In theory then, generator expressions offer a potential performance benefit compared to their list comprehension counterparts. But how does it play out in practice?


We’re going to use an example that builds lists of random strings. Here’s a function that returns a random string:

import random
import string

def randomword(length):
   return ''.join(random.choice(string.lowercase) for i in range(length))

Now we need a function that builds the lists using each method. First the list comprehension way:

def list_strings_comprehension(length):
    list_strings = [randomword(5) for i in range(length)]
    return list_strings

And now a function that uses the generator approach:

def list_strings_generator(length):
    listgen_strings = sorted(randomword(5) for i in range(length))
    return listgen_strings

Let’s also create some functions for testing ints, just to see if there is any difference with the data type.

def list_ints_comprehension(length):
    list_ints = [i for i in range(length)]
    return list_ints

def list_ints_generator(length):
    listgen_ints = sorted(i for i in range(length))
    return listgen_ints


Now we are going to test these methods with the timeit command, built in to the python interpreter. Using IPython, this can be run using the command: %timit [FUNCTION_NAME(ARGS)]. Help for this command is accessed with %timeit?.

Using our integer list building methods:

%timeit list_ints_comprehension(100000)
#>> 100000 loops, best of 3: 8.74 ms per loop

%timeit list_ints_generator(100000)
#>> 100000 loops, best of 3: 11.2 ms per loop

So, it would appear at first approximation, the generator approach is slower, at least for building a list of integers this size.

Memory usage

Now let’s investigate the impact on memory use. Memory use is tricky to measure in Python, as objects can have a deeply nested structure, making it diffcult to fully trace the memory footprint of objects. The python interpreter also performs garbage collection atcertain intervals, meaning it can be difficult to reproduce tests of memory consumption.

First we’re going to use the built in sys.getsizeof()

# Eight
listy = list_strings_comprehension(8)

### [Recorded information]
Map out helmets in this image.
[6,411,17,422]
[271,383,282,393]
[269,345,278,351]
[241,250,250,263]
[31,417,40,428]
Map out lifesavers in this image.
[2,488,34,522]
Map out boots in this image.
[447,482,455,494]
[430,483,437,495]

---

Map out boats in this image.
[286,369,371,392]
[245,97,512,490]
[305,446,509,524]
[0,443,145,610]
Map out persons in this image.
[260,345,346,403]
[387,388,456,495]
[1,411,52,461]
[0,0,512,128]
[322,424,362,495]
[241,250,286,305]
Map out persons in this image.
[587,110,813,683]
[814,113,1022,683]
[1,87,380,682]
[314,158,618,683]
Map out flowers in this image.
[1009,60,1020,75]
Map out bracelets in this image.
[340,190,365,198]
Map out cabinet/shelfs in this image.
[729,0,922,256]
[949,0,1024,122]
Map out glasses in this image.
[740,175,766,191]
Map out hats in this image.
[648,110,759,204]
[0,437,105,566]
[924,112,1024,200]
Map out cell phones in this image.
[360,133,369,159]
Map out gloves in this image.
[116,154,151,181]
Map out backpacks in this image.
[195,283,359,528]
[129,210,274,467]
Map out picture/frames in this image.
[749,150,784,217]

---

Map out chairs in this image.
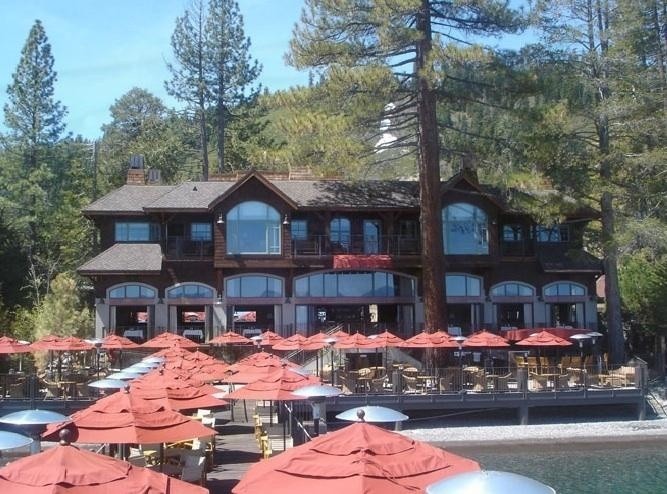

### [Task set]
**1)** Name every function defined in the article on generator expressions.
**2)** In the article on generator expressions, what per-loop time was reported for list_ints_generator(100000)?
**3)** Go on with the article on generator expressions from the point where it stops.
The data is not needed for any of this.

### [Responses to the exercise]
**1)** randomword, list_strings_comprehension, list_strings_generator, list_ints_comprehension, list_ints_generator

**2)** 11.2 ms per loop.

**3)**
print "Eight Listy: ", sys.getsizeof(listy)

genny = list_strings_generator(8)
print "Eight Genny: ", sys.getsizeof(genny)

#>> Eight Listy:  136
#>> Eight Genny:  168

# Ten
listy = list_strings_comprehension(10)
print "Ten Listy: ", sys.getsizeof(listy)

genny = list_strings_generator(10)
print "Ten Genny: ", sys.getsizeof(genny)

#>> Ten Listy:  200
#>> Ten Genny:  168

# 100
listy = list_strings_comprehension(100)
print "Small Listy: ", sys.getsizeof(listy)

genny = list_strings_generator(100)
print "Small Genny: ", sys.getsizeof(genny)

#>> Small Listy:  920
#>> Small Genny:  992

# 1000
listy = list_strings_comprehension(1000)
print "Medium Listy: ", sys.getsizeof(listy)

genny = list_strings_generator(1000)
print "Medium Genny: ", sys.getsizeof(genny)

#>> Medium Listy:  9032
#>> Medium Genny:  8552

# One million
listy = list_strings_comprehension(1000000)
print "Big Listy: ", sys.getsizeof(listy)

genny = list_strings_generator(1000000)
print "Big Genny: ", sys.getsizeof(genny)

#>> Big Listy:  8697472
#>> Big Genny:  8250176

Interestingly, the generator performs better in most cases, execpt for the smallest example with eight strings. With larger lists than this, the generator approach consistently outperforms the list comprehension method in terms of its memory footpring, when building lists of strings and measuring with the sys.getsizeof() function.

pympler asizeof()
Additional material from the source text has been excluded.